→ **WHAT TO PRODUCE**
Give back the line where "order: Diprotodontia" appears and all the lines after it until the listing ends, unchanged and with nothing else.

→ **INFORMATION GIVEN**
************

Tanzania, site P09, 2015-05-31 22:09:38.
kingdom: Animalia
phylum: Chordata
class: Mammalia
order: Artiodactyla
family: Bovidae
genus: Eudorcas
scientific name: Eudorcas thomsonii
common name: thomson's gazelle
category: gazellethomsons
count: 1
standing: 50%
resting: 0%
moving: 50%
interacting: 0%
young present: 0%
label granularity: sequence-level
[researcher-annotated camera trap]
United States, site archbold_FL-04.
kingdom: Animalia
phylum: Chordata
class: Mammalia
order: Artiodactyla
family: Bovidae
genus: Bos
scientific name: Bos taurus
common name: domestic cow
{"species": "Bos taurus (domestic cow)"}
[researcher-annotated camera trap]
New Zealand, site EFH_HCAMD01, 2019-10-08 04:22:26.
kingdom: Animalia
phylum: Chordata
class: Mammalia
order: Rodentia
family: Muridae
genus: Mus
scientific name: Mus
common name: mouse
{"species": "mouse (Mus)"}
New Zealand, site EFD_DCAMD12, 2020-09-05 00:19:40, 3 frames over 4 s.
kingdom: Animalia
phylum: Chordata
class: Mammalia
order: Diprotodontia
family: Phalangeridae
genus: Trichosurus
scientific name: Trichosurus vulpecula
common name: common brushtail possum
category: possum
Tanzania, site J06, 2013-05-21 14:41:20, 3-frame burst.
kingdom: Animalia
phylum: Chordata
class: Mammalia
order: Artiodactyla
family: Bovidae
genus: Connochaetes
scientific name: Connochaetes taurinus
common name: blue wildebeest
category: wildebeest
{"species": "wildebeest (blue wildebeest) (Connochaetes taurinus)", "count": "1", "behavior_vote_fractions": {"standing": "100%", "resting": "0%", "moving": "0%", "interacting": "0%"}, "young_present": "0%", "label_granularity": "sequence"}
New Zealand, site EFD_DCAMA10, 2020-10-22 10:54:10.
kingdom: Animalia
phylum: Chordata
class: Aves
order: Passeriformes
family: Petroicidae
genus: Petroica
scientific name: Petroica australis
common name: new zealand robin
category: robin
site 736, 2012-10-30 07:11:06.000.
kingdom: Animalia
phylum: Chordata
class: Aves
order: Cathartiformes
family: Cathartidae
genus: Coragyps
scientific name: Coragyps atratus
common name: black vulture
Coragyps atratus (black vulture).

************

→ **SOLVED PROBLEM**
order: Diprotodontia
family: Phalangeridae
genus: Trichosurus
scientific name: Trichosurus vulpecula
common name: common brushtail possum
category: possum
Tanzania, site J06, 2013-05-21 14:41:20, 3-frame burst.
kingdom: Animalia
phylum: Chordata
class: Mammalia
order: Artiodactyla
family: Bovidae
genus: Connochaetes
scientific name: Connochaetes taurinus
common name: blue wildebeest
category: wildebeest
{"species": "wildebeest (blue wildebeest) (Connochaetes taurinus)", "count": "1", "behavior_vote_fractions": {"standing": "100%", "resting": "0%", "moving": "0%", "interacting": "0%"}, "young_present": "0%", "label_granularity": "sequence"}
New Zealand, site EFD_DCAMA10, 2020-10-22 10:54:10.
kingdom: Animalia
phylum: Chordata
class: Aves
order: Passeriformes
family: Petroicidae
genus: Petroica
scientific name: Petroica australis
common name: new zealand robin
category: robin
site 736, 2012-10-30 07:11:06.000.
kingdom: Animalia
phylum: Chordata
class: Aves
order: Cathartiformes
family: Cathartidae
genus: Coragyps
scientific name: Coragyps atratus
common name: black vulture
Coragyps atratus (black vulture).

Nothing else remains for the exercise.